PREP BASKETBALL: Idaho could soon be on the clock
JASON ELLIOTT/Press Timberlake senior guard Taryn Soumas drives to the basket during the Idaho All-Star Basketball Games in March at Post Falls High. On Wednesday, the National Federations of State High School Associations allowed for states to adopt a shot clock beginning with the 2022-23 season.
From news services
Beginning with the 2022-23 season, a 35-second shot clock will be permitted in high school basketball games by state association adoption. A proposal for a national rule mandating a shot clock was not approved.
A shot clock was among the topics discussed by the National Federation of State High School Associations (NFHS) Basketball Rules Committee at its annual meeting April 20-22 held virtually this year. All recommendations were subsequently approved by the NFHS Board of Directors.
Teams in Idaho could soon be using a shot clock, like is done in Washington.
"Coaches could propose it to the IHSAA or our board could also decide to bring it forward," Idaho High School Activities Association director Ty Jones said. "Because of the new state adoption rule, we would be able to keep our rotation for a seat on the NFHS basketball committee."
Rule 2-14 states that each state association may adopt a shot clock beginning in the 2022-23 season — according to guidelines outlined in the Basketball Rules Book — to encourage standardization among states. Guidelines include displaying two timepieces that are connected to a horn that is distinctive from the game-clock horn, and using an alternative timing device, such as a stopwatch at the scorer’s table, for a shot clock malfunction. The guidelines also allow for corrections to the shot clock only during the shot-clock period in which an error occurred and the officials have definite information relative to the mistake or malfunction.
“We provided the committee with a lot of information regarding the shot clock, including responses to a 46-question survey sent to states currently using a shot clock,” said Theresia Wynns, NFHS director of sports and officials and liaison to the Basketball Rules Committee.
Rule 3-5-4e was added to allow players to wear head coverings for religious reasons without obtaining state association approval.
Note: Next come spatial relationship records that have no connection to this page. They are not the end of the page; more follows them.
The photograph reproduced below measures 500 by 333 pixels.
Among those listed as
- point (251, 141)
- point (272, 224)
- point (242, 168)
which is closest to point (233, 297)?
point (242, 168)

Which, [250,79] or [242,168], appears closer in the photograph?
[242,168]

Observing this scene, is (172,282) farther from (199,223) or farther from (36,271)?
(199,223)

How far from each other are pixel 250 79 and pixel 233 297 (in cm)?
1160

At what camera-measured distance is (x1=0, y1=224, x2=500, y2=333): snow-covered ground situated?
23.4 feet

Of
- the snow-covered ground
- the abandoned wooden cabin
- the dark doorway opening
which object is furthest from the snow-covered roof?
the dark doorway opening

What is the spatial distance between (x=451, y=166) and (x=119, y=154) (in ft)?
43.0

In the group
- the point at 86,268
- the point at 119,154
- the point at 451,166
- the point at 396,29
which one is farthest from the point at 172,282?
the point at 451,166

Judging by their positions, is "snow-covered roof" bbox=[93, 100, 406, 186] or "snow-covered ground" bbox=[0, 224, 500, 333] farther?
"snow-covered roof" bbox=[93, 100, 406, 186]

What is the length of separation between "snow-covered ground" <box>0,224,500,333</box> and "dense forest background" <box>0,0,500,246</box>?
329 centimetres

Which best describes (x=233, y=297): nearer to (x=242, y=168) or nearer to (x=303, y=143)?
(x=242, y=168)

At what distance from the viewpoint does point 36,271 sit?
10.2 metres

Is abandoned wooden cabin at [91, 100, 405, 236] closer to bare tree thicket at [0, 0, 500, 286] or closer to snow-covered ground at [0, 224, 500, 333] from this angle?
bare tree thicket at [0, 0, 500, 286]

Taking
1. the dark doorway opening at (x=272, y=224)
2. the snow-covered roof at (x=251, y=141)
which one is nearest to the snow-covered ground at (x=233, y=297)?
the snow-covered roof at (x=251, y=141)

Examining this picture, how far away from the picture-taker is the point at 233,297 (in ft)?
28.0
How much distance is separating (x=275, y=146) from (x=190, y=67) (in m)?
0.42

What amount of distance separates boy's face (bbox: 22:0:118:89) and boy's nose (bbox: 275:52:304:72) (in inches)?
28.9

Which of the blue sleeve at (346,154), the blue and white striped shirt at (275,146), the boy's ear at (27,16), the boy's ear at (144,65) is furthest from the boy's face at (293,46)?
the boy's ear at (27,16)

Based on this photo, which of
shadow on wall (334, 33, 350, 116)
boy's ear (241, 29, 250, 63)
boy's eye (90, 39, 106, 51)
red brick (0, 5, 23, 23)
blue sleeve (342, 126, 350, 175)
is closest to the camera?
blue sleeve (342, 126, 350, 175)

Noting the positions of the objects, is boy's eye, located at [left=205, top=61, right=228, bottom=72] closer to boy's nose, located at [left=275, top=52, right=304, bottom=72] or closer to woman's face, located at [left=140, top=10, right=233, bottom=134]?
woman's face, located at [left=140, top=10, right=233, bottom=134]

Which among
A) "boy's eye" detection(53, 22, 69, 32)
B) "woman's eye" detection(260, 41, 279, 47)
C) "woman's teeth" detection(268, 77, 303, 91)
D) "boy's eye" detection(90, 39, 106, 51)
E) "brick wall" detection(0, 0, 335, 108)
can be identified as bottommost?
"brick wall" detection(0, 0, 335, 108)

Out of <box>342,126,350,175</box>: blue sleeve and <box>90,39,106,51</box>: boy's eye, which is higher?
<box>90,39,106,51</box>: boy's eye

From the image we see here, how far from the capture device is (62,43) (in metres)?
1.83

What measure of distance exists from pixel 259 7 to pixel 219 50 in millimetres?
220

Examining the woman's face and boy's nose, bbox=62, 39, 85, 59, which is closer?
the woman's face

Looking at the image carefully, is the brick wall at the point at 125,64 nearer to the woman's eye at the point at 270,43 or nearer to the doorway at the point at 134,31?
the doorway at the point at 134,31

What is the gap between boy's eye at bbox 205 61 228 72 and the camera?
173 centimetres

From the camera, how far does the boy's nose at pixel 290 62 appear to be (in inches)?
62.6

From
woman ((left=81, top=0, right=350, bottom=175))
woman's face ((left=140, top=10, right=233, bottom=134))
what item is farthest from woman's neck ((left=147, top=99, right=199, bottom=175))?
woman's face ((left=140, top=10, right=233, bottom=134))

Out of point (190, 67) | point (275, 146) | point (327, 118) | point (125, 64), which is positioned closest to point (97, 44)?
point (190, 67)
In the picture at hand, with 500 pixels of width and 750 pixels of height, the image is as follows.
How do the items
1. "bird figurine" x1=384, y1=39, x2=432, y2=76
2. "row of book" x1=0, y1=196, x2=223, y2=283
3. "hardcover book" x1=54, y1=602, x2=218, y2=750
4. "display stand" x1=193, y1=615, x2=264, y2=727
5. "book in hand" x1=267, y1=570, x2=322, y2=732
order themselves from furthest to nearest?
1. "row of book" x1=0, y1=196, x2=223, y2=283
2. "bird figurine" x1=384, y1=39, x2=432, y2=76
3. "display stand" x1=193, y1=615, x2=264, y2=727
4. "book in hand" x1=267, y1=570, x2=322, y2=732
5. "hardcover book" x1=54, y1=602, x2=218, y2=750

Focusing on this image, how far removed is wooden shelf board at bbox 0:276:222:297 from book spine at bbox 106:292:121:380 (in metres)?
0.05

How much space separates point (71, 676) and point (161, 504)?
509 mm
The head covering shall not be made of abrasive or hard materials and must be attached so that it is highly unlikely to come off during play. Basketball is the sixth sport in which a rule related to the wearing of head coverings or other equipment for religious reasons has been adopted, following volleyball, field hockey, soccer, spirit and swimming.
The official signals were also modified to use the same hand signal for a player control foul and a team control foul. Officials should use a hand placed at the back of the head, for both types of fouls. Previously, a team control foul was communicated with a punch of the hand.
“It is redundant to have different signals to communicate that a foul will be charged to a member of the team in control of the ball,” Wynns said. “Officials don’t understand the need to differentiate between a player control foul and a team control foul, and many game participants, table personnel and fans don’t know the difference.”